ISLAMABAD: While voicing concern over the country’s low water storage capacity that has sparked a crisis, the Water and Power Development Authority (Wapda) chairman has proposed that operational control of the controversial Kalabagh dam should be handed over to Sindh in order to address reservations about its share in water consumption.
Briefing the Senate Standing Committee on Water Resources, chaired by Senator Shamim Afridi, Wapda chief Muzzamil Hussain said Pakistan had a water storage capacity for only 30 days of consumption whereas India had reserves for 170 days.
“Kalabagh dam should be built with consensus of all political parties,” he emphasised. “Reservations of Sindh are justified and operations of Kalabagh dam should be handed over to the province if the dam is built.”
He pointed out that Sindh had reservations that Punjab would consume its water share from the dam.
Senator Gianchand pointed out that there was no political consensus on building the Kalabagh dam, therefore, no discussion should be held on the subject.
Senator Quratulain Marri said the inter-provincial Council of Common Interests (CCI) failed to reach consensus on building the dam, therefore, the project was abandoned.
The Wapda chairman underscored the need for arriving at a political consensus for building mega dams and setting the price of water.
He estimated that 25 million acre feet of water was being wasted every year because of lack of storages. Tarbela Dam has so far lost its 30% water storage capacity.
He opposed the planting of sugarcane crop that required excessive water and suggested that only those crops should be cultivated that needed low water supply.
He revealed that 50% of water was being wasted in the agriculture sector, adding a telemetry system installed in Punjab for calculating and restricting water consumption had been destroyed.
The situation was the same in Sindh as well, members of the committee said, where water was being wasted while planting different crops.
Hussain said water storage capacity of Tarbela and Mangla dams had gone down with the passage of time.
Citing India’s example, he said the neighbour had built 943 dams to store water for 170 days whereas Pakistan had 155 small and big dams with storage capacity for only 30 days. Calling water theft a big challenge, he underlined the need for building mega dams to enhance the country’s water storage capacity.
According to the Wapda chairman, 260,000 tube wells are running in the country that have reduced ground water levels.
Pointing out the difficulties faced in initiating construction work on the Diamer-Bhasha Dam, Hussain said allocated land for the dam was on the boundaries of both Khyber-Pakhtunkhwa and Gilgit-Baltistan.
Whenever Wapda officials tried to start construction, people from both sides resorted to gunfire and so far 12 Wapda employees had lost their lives, he said.
So far, the government has given Rs80 billion in compensation to the people of these regions but, according to Hussain, both regional governments were not cooperating.
He regretted that a workable plan for shifting population from the dam site was not made in 2006 and a plan designed by Wapda in that regard was not accepted.
He pointed out that roads were being built across the country, but no work had been started on a 150km road that would connect Diamer-Bhasha Dam.
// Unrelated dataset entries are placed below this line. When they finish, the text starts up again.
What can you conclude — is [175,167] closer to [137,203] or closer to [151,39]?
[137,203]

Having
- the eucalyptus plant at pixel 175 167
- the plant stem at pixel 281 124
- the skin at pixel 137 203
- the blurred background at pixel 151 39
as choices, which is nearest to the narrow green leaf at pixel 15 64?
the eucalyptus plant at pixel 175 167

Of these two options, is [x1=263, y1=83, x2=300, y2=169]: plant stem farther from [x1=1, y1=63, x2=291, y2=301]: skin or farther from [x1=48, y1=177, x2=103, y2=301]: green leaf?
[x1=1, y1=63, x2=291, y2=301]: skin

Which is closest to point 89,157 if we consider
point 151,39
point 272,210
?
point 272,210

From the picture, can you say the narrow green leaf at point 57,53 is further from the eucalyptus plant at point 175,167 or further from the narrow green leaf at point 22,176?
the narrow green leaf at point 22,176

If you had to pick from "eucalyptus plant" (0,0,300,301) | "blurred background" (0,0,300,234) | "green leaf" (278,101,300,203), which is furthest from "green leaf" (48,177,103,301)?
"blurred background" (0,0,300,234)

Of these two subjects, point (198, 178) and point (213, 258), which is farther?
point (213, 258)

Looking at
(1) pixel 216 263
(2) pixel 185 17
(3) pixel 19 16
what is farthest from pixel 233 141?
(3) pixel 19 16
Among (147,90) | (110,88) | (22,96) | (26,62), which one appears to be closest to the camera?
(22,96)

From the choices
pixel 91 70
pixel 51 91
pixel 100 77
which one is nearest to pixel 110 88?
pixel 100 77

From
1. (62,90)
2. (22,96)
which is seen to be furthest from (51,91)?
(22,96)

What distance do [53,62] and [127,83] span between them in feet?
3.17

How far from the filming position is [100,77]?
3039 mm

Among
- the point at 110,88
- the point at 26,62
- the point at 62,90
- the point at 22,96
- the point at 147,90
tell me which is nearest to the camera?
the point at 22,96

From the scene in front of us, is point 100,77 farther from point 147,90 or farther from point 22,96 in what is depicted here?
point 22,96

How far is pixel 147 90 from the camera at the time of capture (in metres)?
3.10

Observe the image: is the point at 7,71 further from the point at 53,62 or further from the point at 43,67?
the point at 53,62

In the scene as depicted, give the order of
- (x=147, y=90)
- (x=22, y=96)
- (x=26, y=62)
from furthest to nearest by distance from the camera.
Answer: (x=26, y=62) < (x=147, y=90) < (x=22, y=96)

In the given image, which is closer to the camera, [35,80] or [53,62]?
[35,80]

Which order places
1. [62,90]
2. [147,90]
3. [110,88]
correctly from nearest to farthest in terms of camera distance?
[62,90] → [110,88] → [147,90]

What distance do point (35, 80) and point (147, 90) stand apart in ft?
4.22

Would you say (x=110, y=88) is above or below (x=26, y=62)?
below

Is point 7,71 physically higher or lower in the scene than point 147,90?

The Wapda chairman suggested that the Indus Waters Treaty had some weak points, so efforts were required to improve the agreement. He asked the government to adopt an aggressive policy and make the treaty part of Pakistan’s foreign policy.
Saying that the situation of Indus Water Commission was very poor, he urged the government to take initiatives for bringing improvement in it.
Illegal appointments in Nespak
The Wapda chairman revealed that 921 appointments were made in the National Engineering Services of Pakistan (Nespak) on political grounds in violation of the merit policy that destroyed the engineering firm. He called for stopping such hiring to ensure efficiency and smooth working.
He was of the view that Pakistan had a dearth of consultants and they were compelled to hire services of foreign firms.
Published in The Express Tribune, June 7th, 2018.